Mobilitätswende schaffen

Pro Bahn meint: Taxis sind keine Alternative für Busse im Kreis Paderborn

Der Fahrgastverband Pro Bahn vermisst beim Forum des Nahverkehrsverbundes die wichtigen Themen Barrierefreiheit, Sicherheit und Kundenorientierung.

Bahnhof Salzkotten im September 2023: Der übliche Stadtbus über Verne nach Mantinghausen wurde erwartet, ein viel kleinerer Taxi-Bulli ist gekommen. | © Wester

08.12.2023 | 08.12.2023, 11:06

Kreis Paderborn. Beim gut besuchten Forum des Nahverkehrsverbundes Paderborn/Höxter (die „NW“ berichtete“) am 21. November wurde über die Zukunft der Mobilität im ländlichen Raum diskutiert und informiert. Der Verkehrsexperte Andreas Knie untermauerte dabei mit seinen Thesen den Umbau des regionalen Bussystems, das seiner Ansicht nach in Teilen sofort durch Taxifahrten ersetzt werden könnte. Rainer Wester aus Upsprunge, stellvertretender Vorsitzender des Pro-Bahn-Regionalverbandes OWL, machte in einer Stellungnahme klar, dass er die Ansichten von Knie keinesfalls in Abrede stelle, aber er vermisste neben der Fahrgast-Sichtweise auch das Thema Barrierefreiheit.
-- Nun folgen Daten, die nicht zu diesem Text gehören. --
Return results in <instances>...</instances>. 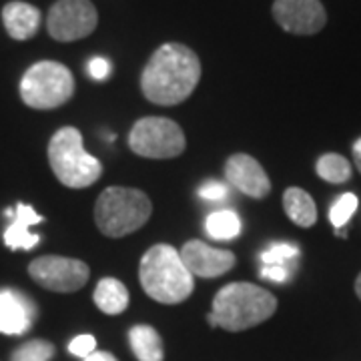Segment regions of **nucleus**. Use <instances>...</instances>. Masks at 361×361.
<instances>
[{
	"label": "nucleus",
	"mask_w": 361,
	"mask_h": 361,
	"mask_svg": "<svg viewBox=\"0 0 361 361\" xmlns=\"http://www.w3.org/2000/svg\"><path fill=\"white\" fill-rule=\"evenodd\" d=\"M201 80V61L189 47L167 42L159 47L141 75L147 101L159 106H175L187 101Z\"/></svg>",
	"instance_id": "obj_1"
},
{
	"label": "nucleus",
	"mask_w": 361,
	"mask_h": 361,
	"mask_svg": "<svg viewBox=\"0 0 361 361\" xmlns=\"http://www.w3.org/2000/svg\"><path fill=\"white\" fill-rule=\"evenodd\" d=\"M277 311V299L267 289L253 283H229L213 297V307L207 315L211 327L227 331H245L267 322Z\"/></svg>",
	"instance_id": "obj_2"
},
{
	"label": "nucleus",
	"mask_w": 361,
	"mask_h": 361,
	"mask_svg": "<svg viewBox=\"0 0 361 361\" xmlns=\"http://www.w3.org/2000/svg\"><path fill=\"white\" fill-rule=\"evenodd\" d=\"M145 293L165 305H177L193 293V275L185 267L180 253L175 247L161 243L151 247L139 265Z\"/></svg>",
	"instance_id": "obj_3"
},
{
	"label": "nucleus",
	"mask_w": 361,
	"mask_h": 361,
	"mask_svg": "<svg viewBox=\"0 0 361 361\" xmlns=\"http://www.w3.org/2000/svg\"><path fill=\"white\" fill-rule=\"evenodd\" d=\"M151 199L139 189L109 187L94 203V221L99 231L106 237H125L139 231L151 219Z\"/></svg>",
	"instance_id": "obj_4"
},
{
	"label": "nucleus",
	"mask_w": 361,
	"mask_h": 361,
	"mask_svg": "<svg viewBox=\"0 0 361 361\" xmlns=\"http://www.w3.org/2000/svg\"><path fill=\"white\" fill-rule=\"evenodd\" d=\"M49 163L54 177L71 189L90 187L103 175V165L85 151L80 130L75 127H63L52 135Z\"/></svg>",
	"instance_id": "obj_5"
},
{
	"label": "nucleus",
	"mask_w": 361,
	"mask_h": 361,
	"mask_svg": "<svg viewBox=\"0 0 361 361\" xmlns=\"http://www.w3.org/2000/svg\"><path fill=\"white\" fill-rule=\"evenodd\" d=\"M75 94V77L56 61L35 63L20 78V99L37 111H52L68 103Z\"/></svg>",
	"instance_id": "obj_6"
},
{
	"label": "nucleus",
	"mask_w": 361,
	"mask_h": 361,
	"mask_svg": "<svg viewBox=\"0 0 361 361\" xmlns=\"http://www.w3.org/2000/svg\"><path fill=\"white\" fill-rule=\"evenodd\" d=\"M129 147L133 153L145 159H175L185 151L187 139L175 121L165 116H145L133 125Z\"/></svg>",
	"instance_id": "obj_7"
},
{
	"label": "nucleus",
	"mask_w": 361,
	"mask_h": 361,
	"mask_svg": "<svg viewBox=\"0 0 361 361\" xmlns=\"http://www.w3.org/2000/svg\"><path fill=\"white\" fill-rule=\"evenodd\" d=\"M32 281L47 291L54 293H75L82 289L90 277L89 265L75 257L44 255L28 265Z\"/></svg>",
	"instance_id": "obj_8"
},
{
	"label": "nucleus",
	"mask_w": 361,
	"mask_h": 361,
	"mask_svg": "<svg viewBox=\"0 0 361 361\" xmlns=\"http://www.w3.org/2000/svg\"><path fill=\"white\" fill-rule=\"evenodd\" d=\"M99 25V13L90 0H56L47 16V30L59 42L89 37Z\"/></svg>",
	"instance_id": "obj_9"
},
{
	"label": "nucleus",
	"mask_w": 361,
	"mask_h": 361,
	"mask_svg": "<svg viewBox=\"0 0 361 361\" xmlns=\"http://www.w3.org/2000/svg\"><path fill=\"white\" fill-rule=\"evenodd\" d=\"M271 13L285 32L299 37L317 35L327 23L322 0H275Z\"/></svg>",
	"instance_id": "obj_10"
},
{
	"label": "nucleus",
	"mask_w": 361,
	"mask_h": 361,
	"mask_svg": "<svg viewBox=\"0 0 361 361\" xmlns=\"http://www.w3.org/2000/svg\"><path fill=\"white\" fill-rule=\"evenodd\" d=\"M179 253L189 273L193 277L197 275V277H205V279H213V277L225 275L237 263V257L231 251L207 245V243L197 241V239L187 241Z\"/></svg>",
	"instance_id": "obj_11"
},
{
	"label": "nucleus",
	"mask_w": 361,
	"mask_h": 361,
	"mask_svg": "<svg viewBox=\"0 0 361 361\" xmlns=\"http://www.w3.org/2000/svg\"><path fill=\"white\" fill-rule=\"evenodd\" d=\"M225 177L237 191L253 199H263L271 193V180L257 159L245 153L231 155L225 163Z\"/></svg>",
	"instance_id": "obj_12"
},
{
	"label": "nucleus",
	"mask_w": 361,
	"mask_h": 361,
	"mask_svg": "<svg viewBox=\"0 0 361 361\" xmlns=\"http://www.w3.org/2000/svg\"><path fill=\"white\" fill-rule=\"evenodd\" d=\"M37 317V305L14 289L0 291V334L4 336H23Z\"/></svg>",
	"instance_id": "obj_13"
},
{
	"label": "nucleus",
	"mask_w": 361,
	"mask_h": 361,
	"mask_svg": "<svg viewBox=\"0 0 361 361\" xmlns=\"http://www.w3.org/2000/svg\"><path fill=\"white\" fill-rule=\"evenodd\" d=\"M6 215L13 217V223L4 231V245L8 247L11 251H18V249L30 251V249L39 245L40 235L30 233V227L37 225V223H42L44 217L35 211V207L18 203L14 209H8Z\"/></svg>",
	"instance_id": "obj_14"
},
{
	"label": "nucleus",
	"mask_w": 361,
	"mask_h": 361,
	"mask_svg": "<svg viewBox=\"0 0 361 361\" xmlns=\"http://www.w3.org/2000/svg\"><path fill=\"white\" fill-rule=\"evenodd\" d=\"M40 11L37 6L14 0L4 4L2 8V23L8 32V37L14 40H28L32 39L40 28Z\"/></svg>",
	"instance_id": "obj_15"
},
{
	"label": "nucleus",
	"mask_w": 361,
	"mask_h": 361,
	"mask_svg": "<svg viewBox=\"0 0 361 361\" xmlns=\"http://www.w3.org/2000/svg\"><path fill=\"white\" fill-rule=\"evenodd\" d=\"M283 207L287 217L303 229H310L317 221V207H315L313 197L299 187H289L285 191Z\"/></svg>",
	"instance_id": "obj_16"
},
{
	"label": "nucleus",
	"mask_w": 361,
	"mask_h": 361,
	"mask_svg": "<svg viewBox=\"0 0 361 361\" xmlns=\"http://www.w3.org/2000/svg\"><path fill=\"white\" fill-rule=\"evenodd\" d=\"M129 343L139 361H163V339L151 325H135L129 331Z\"/></svg>",
	"instance_id": "obj_17"
},
{
	"label": "nucleus",
	"mask_w": 361,
	"mask_h": 361,
	"mask_svg": "<svg viewBox=\"0 0 361 361\" xmlns=\"http://www.w3.org/2000/svg\"><path fill=\"white\" fill-rule=\"evenodd\" d=\"M94 303L106 315H118L129 305V291L115 277H104L94 287Z\"/></svg>",
	"instance_id": "obj_18"
},
{
	"label": "nucleus",
	"mask_w": 361,
	"mask_h": 361,
	"mask_svg": "<svg viewBox=\"0 0 361 361\" xmlns=\"http://www.w3.org/2000/svg\"><path fill=\"white\" fill-rule=\"evenodd\" d=\"M205 229L213 239L229 241V239H235L241 233V219H239V215L235 211H231V209L213 211L207 217Z\"/></svg>",
	"instance_id": "obj_19"
},
{
	"label": "nucleus",
	"mask_w": 361,
	"mask_h": 361,
	"mask_svg": "<svg viewBox=\"0 0 361 361\" xmlns=\"http://www.w3.org/2000/svg\"><path fill=\"white\" fill-rule=\"evenodd\" d=\"M315 171L323 180L334 183V185L351 179V163L345 157L337 155V153H327V155L319 157Z\"/></svg>",
	"instance_id": "obj_20"
},
{
	"label": "nucleus",
	"mask_w": 361,
	"mask_h": 361,
	"mask_svg": "<svg viewBox=\"0 0 361 361\" xmlns=\"http://www.w3.org/2000/svg\"><path fill=\"white\" fill-rule=\"evenodd\" d=\"M299 257V247L291 243H273L261 253V267H279V269H295Z\"/></svg>",
	"instance_id": "obj_21"
},
{
	"label": "nucleus",
	"mask_w": 361,
	"mask_h": 361,
	"mask_svg": "<svg viewBox=\"0 0 361 361\" xmlns=\"http://www.w3.org/2000/svg\"><path fill=\"white\" fill-rule=\"evenodd\" d=\"M54 345L47 339H30L14 349L11 361H51L54 357Z\"/></svg>",
	"instance_id": "obj_22"
},
{
	"label": "nucleus",
	"mask_w": 361,
	"mask_h": 361,
	"mask_svg": "<svg viewBox=\"0 0 361 361\" xmlns=\"http://www.w3.org/2000/svg\"><path fill=\"white\" fill-rule=\"evenodd\" d=\"M355 211H357V197L353 193H343L329 209V219L334 223V227L339 229L348 225Z\"/></svg>",
	"instance_id": "obj_23"
},
{
	"label": "nucleus",
	"mask_w": 361,
	"mask_h": 361,
	"mask_svg": "<svg viewBox=\"0 0 361 361\" xmlns=\"http://www.w3.org/2000/svg\"><path fill=\"white\" fill-rule=\"evenodd\" d=\"M199 195L205 201H225L229 195V187L221 180H207L199 187Z\"/></svg>",
	"instance_id": "obj_24"
},
{
	"label": "nucleus",
	"mask_w": 361,
	"mask_h": 361,
	"mask_svg": "<svg viewBox=\"0 0 361 361\" xmlns=\"http://www.w3.org/2000/svg\"><path fill=\"white\" fill-rule=\"evenodd\" d=\"M94 349H97V339L92 336H78L68 343V351L78 357H89Z\"/></svg>",
	"instance_id": "obj_25"
},
{
	"label": "nucleus",
	"mask_w": 361,
	"mask_h": 361,
	"mask_svg": "<svg viewBox=\"0 0 361 361\" xmlns=\"http://www.w3.org/2000/svg\"><path fill=\"white\" fill-rule=\"evenodd\" d=\"M109 73H111V63L103 56H94L89 63V75L94 80H104L109 77Z\"/></svg>",
	"instance_id": "obj_26"
},
{
	"label": "nucleus",
	"mask_w": 361,
	"mask_h": 361,
	"mask_svg": "<svg viewBox=\"0 0 361 361\" xmlns=\"http://www.w3.org/2000/svg\"><path fill=\"white\" fill-rule=\"evenodd\" d=\"M85 361H116V357L109 351H92L89 357H85Z\"/></svg>",
	"instance_id": "obj_27"
},
{
	"label": "nucleus",
	"mask_w": 361,
	"mask_h": 361,
	"mask_svg": "<svg viewBox=\"0 0 361 361\" xmlns=\"http://www.w3.org/2000/svg\"><path fill=\"white\" fill-rule=\"evenodd\" d=\"M353 163H355V167L361 173V139L353 142Z\"/></svg>",
	"instance_id": "obj_28"
},
{
	"label": "nucleus",
	"mask_w": 361,
	"mask_h": 361,
	"mask_svg": "<svg viewBox=\"0 0 361 361\" xmlns=\"http://www.w3.org/2000/svg\"><path fill=\"white\" fill-rule=\"evenodd\" d=\"M355 293H357V297H360L361 301V273L357 275V279H355Z\"/></svg>",
	"instance_id": "obj_29"
}]
</instances>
„Offenbar hat der Vortragende noch nie mit einem Kinderwagen am Taxistand gestanden, sonst wären die humorvoll untermalten Zukunftsvisionen vielleicht etwas milder ausgefallen“, meint Wester, der aber die Form der Veranstaltung lobt. Seiner Meinung nach dürfen innovative Denkprozesse durchaus provokant sein und zur Diskussion anregen. „Dann aber bitte auch mit allen Beteiligten“, fordert er.
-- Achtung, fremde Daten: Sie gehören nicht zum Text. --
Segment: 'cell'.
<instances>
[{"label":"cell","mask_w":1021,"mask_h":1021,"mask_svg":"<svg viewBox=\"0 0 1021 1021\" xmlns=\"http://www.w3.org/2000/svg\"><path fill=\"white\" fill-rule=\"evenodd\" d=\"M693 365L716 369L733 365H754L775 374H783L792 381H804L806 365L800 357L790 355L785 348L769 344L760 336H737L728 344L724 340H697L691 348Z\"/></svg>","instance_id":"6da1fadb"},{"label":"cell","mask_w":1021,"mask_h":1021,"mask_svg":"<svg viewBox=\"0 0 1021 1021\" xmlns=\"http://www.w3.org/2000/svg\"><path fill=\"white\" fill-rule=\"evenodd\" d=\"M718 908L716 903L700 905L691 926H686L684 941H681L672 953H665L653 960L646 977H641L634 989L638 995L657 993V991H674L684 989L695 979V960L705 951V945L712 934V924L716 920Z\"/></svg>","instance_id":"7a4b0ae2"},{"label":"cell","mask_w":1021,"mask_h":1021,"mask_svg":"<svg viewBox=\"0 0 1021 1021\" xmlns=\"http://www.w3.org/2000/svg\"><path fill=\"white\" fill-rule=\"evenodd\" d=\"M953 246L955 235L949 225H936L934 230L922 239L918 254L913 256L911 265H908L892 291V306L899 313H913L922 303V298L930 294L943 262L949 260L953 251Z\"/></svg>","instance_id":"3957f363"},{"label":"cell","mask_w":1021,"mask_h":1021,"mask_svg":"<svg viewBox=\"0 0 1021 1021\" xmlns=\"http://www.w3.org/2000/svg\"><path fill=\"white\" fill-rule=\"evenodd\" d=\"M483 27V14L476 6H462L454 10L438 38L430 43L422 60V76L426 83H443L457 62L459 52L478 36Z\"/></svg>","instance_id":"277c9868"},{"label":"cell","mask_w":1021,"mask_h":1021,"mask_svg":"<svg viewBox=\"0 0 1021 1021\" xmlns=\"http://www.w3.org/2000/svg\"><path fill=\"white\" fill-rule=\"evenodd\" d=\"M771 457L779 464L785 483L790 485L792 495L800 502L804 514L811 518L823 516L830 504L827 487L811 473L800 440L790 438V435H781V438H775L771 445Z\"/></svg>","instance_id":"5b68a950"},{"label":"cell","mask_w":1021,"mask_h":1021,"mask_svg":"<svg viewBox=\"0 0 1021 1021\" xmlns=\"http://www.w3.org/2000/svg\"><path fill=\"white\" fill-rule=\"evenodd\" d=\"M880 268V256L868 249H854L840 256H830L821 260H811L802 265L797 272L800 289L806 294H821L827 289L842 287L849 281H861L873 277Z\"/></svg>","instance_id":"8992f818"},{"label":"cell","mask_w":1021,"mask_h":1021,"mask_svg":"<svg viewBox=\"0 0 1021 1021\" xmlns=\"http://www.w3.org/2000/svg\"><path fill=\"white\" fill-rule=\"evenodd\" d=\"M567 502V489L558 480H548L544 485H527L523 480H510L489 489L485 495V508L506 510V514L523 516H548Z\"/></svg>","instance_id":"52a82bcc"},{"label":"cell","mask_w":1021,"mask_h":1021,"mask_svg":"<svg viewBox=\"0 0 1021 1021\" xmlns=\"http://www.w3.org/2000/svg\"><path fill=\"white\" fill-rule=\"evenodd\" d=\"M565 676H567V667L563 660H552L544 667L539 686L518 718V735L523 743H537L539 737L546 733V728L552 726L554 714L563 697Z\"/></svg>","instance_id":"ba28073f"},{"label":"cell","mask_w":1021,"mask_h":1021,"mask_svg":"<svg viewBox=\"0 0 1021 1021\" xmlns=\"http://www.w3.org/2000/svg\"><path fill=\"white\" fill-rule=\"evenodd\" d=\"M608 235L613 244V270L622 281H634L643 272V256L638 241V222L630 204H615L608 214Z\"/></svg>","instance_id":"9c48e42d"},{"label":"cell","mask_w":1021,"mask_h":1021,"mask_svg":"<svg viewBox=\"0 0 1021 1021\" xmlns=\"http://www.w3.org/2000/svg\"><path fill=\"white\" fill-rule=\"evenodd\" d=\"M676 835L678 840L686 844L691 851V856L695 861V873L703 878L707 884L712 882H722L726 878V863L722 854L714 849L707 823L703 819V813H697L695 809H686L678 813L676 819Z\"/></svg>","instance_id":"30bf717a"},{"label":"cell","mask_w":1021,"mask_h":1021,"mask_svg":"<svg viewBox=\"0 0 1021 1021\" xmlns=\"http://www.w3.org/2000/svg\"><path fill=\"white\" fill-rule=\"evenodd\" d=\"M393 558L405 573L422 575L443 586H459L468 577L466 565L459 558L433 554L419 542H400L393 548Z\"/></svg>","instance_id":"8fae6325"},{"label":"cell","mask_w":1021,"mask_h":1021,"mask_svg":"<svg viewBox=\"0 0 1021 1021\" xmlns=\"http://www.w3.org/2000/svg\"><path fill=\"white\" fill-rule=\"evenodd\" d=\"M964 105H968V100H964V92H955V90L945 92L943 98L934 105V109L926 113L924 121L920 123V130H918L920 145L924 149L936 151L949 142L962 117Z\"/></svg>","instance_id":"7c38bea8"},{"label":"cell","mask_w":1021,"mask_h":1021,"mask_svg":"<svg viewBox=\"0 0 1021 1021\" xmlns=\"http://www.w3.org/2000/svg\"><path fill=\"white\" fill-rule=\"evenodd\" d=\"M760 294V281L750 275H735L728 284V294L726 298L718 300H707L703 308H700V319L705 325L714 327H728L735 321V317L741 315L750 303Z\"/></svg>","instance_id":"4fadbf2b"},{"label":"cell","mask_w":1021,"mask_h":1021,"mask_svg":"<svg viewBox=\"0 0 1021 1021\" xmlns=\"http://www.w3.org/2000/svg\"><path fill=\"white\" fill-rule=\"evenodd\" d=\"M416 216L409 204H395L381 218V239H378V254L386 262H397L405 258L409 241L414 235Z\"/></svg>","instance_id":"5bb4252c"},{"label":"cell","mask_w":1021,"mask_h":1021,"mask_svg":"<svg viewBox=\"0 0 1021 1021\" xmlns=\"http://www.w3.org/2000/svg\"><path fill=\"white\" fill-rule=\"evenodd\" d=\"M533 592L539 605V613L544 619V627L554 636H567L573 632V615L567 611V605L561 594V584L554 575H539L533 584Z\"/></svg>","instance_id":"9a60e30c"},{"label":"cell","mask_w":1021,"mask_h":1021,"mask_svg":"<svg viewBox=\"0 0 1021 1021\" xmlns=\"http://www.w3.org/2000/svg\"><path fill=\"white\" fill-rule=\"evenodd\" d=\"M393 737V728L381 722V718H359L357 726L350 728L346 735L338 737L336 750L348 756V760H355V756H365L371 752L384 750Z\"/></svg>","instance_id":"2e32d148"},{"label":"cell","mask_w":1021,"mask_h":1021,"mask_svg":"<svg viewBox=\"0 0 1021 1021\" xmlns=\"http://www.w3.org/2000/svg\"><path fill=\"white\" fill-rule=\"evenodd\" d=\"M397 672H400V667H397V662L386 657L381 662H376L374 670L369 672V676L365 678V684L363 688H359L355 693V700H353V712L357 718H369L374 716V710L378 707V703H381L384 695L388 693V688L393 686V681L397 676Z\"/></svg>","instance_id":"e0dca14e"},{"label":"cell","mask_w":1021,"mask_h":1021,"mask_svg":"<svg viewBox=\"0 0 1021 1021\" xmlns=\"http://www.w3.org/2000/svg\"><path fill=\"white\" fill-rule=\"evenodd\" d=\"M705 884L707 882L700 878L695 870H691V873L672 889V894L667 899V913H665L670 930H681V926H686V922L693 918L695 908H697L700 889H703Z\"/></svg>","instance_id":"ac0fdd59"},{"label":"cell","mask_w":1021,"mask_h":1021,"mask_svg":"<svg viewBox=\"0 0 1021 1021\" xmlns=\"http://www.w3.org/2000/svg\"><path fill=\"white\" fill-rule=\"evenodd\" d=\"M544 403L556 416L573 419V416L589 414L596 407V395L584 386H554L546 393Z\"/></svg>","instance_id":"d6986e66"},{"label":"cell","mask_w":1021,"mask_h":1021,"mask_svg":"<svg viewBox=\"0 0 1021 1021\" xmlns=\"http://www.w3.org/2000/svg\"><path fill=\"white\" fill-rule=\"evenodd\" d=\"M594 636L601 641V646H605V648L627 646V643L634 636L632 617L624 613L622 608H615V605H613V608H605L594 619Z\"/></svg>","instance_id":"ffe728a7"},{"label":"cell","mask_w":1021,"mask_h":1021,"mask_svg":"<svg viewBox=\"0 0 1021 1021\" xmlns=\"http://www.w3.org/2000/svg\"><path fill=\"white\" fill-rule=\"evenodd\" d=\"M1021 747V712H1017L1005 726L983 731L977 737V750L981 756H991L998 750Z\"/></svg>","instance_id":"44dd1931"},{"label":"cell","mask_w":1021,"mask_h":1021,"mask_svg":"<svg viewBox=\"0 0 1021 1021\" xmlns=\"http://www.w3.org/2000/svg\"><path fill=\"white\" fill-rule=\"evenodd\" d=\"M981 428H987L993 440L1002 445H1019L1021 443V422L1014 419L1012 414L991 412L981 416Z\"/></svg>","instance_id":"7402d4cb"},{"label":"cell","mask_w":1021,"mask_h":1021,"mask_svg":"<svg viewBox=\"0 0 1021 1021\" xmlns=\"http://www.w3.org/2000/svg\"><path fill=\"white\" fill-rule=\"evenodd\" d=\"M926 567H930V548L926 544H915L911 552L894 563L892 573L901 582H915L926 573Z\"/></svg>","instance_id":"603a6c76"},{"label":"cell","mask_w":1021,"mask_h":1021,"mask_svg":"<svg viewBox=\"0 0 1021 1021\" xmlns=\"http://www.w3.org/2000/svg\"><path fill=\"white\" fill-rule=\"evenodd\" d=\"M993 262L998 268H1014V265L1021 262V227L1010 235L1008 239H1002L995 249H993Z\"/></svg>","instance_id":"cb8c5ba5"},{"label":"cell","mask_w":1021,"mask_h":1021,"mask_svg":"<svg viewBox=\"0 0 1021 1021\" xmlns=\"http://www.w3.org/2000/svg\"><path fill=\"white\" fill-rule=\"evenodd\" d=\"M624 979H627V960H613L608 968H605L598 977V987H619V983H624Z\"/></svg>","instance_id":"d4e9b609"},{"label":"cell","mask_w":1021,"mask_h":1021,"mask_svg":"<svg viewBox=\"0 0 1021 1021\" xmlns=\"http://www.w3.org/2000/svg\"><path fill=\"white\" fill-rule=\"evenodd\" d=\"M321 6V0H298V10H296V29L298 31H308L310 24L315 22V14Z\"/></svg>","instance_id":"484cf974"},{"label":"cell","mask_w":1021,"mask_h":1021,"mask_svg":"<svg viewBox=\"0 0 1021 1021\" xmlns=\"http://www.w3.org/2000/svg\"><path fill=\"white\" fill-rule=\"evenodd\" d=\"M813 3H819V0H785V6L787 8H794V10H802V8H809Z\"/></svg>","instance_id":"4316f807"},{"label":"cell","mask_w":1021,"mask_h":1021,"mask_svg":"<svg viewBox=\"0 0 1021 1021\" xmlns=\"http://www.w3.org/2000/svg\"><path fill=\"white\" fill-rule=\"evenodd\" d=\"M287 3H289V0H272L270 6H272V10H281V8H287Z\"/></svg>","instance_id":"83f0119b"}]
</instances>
„Spätestens als von Auflösung der Buslinien und halbierten Kosten durch Taxis die Rede war, leuchteten den ersten Vertretern der Lokalpolitik im Plenum die Augen“, meint Wester. Dabei müsse nach Einschätzung des Verbandes viel passieren, damit die Fuhrparks der Taxi-Unternehmen ausreichen, um bei Veranstaltungen mit normal zahlendem Publikum Verfügbarkeiten für Fahrgäste bereitzuhalten.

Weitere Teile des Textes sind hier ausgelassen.